I’ve beat myself pretty badly on some mountains. Ended up with excruciating shin splints, I screwed up a disc in my neck climbing Half Dome in Yosemite, I’ve gotten stitches in my hand after taking a fall, etc.

My favorite mountain-climbing “war story” — realizing that my lungs were starting to fill up with fluid at 13,750 feet on a beautiful, little-known mountain called White Mountain Peak in the desert of Eastern California (you actually climb up a WW II Jeep trail to an old UCLA war lab at the summit). I was less than 500 feet from the top. I horrified an RN friend of mine by relating the story that, yeah, I kept going up to the top.

“Why would you do that?” She exclaimed.

“Well … because I was 500 feet from the top.”

I wasn’t going to give up when I was 500 FEET from the top, less than an hour’s hike. That fluid in your lungs is a really fun condition you can get at 14,000 feet called HAPE (High Altitude Pulmonary Edema), and it takes about four to six weeks to completely clear up. It’s the little capillaries in your lungs bursting from lack of air pressure. I simply told myself it takes a long time to die from HAPE.

Well, usually. All right, it will never go down as one of my smarter moments. But I made it to the top and obviously lived through it.

One thing runners have is an enthusiastic crowd cheering them on the trail. I was jealous. You don’t have that alone on a peak. Yeah, on Half Dome, there’s a lot of high fives at the top, but on most peaks, you are literally completely, utterly on your own with no cheering section.

So, why would you do that?

To stand in a place I know 99 percent of people could never reach?

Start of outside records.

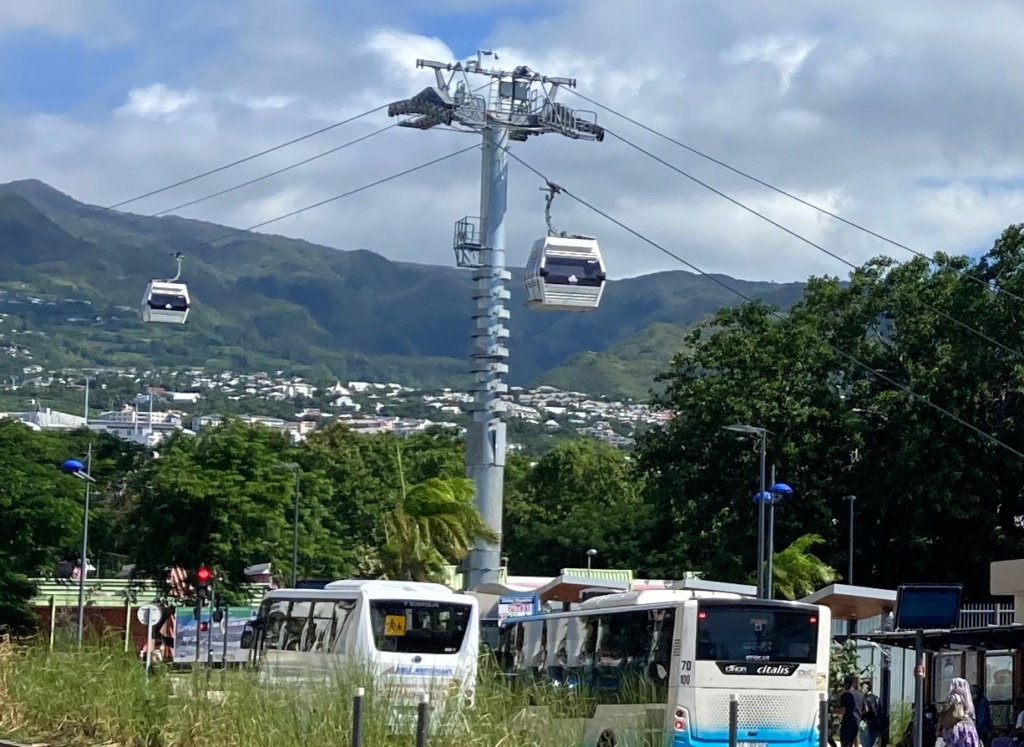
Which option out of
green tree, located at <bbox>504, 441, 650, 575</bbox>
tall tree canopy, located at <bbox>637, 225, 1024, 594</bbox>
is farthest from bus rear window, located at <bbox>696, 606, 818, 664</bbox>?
green tree, located at <bbox>504, 441, 650, 575</bbox>

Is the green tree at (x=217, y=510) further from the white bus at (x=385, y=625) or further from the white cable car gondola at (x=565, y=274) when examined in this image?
the white bus at (x=385, y=625)

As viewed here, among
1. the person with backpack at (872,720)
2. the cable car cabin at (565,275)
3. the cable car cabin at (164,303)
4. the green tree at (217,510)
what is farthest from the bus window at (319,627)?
the green tree at (217,510)

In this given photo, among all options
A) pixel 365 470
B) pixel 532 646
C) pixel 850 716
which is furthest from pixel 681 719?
pixel 365 470

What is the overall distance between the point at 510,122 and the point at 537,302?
11.3 meters

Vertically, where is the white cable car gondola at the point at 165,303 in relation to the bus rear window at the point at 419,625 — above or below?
above

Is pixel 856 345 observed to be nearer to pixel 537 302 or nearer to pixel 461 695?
pixel 537 302

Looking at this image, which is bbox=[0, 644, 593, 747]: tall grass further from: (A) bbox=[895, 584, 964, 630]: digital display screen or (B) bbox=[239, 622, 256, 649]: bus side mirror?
(B) bbox=[239, 622, 256, 649]: bus side mirror

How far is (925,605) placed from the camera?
50.1 feet

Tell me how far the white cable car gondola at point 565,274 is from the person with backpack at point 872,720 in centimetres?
1734

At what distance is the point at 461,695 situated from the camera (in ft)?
46.8

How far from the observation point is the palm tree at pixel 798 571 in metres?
51.9

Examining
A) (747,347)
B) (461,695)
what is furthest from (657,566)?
(461,695)

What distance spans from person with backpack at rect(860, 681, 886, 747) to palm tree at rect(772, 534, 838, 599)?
25696 millimetres

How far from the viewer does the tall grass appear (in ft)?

So I could say to myself that I did it? That I overcame my doubts and the yips from looking 2,000 feet straight down? Hard to explain to some people.

Probably not to a marathoner.

I keep planning to get back into mountain-climbing (I definitely have to lose weight), but will probably never go back to some of the hairy stuff I was doing 15 years ago. The damage done, which I particularly feel at 4 a.m., has gotten pretty difficult for me to keep ignoring. Yet, I can’t really say it wasn’t worth it. Beats sitting around watching TV all weekend.

Sure, these runners had a big cheering section, but I also know there’s weeks and months of training that goes into taking on a miles-long race. On your own. With no crowds. Just you and your pain and your doubts. And the accomplishment is ignoring them and soldiering on.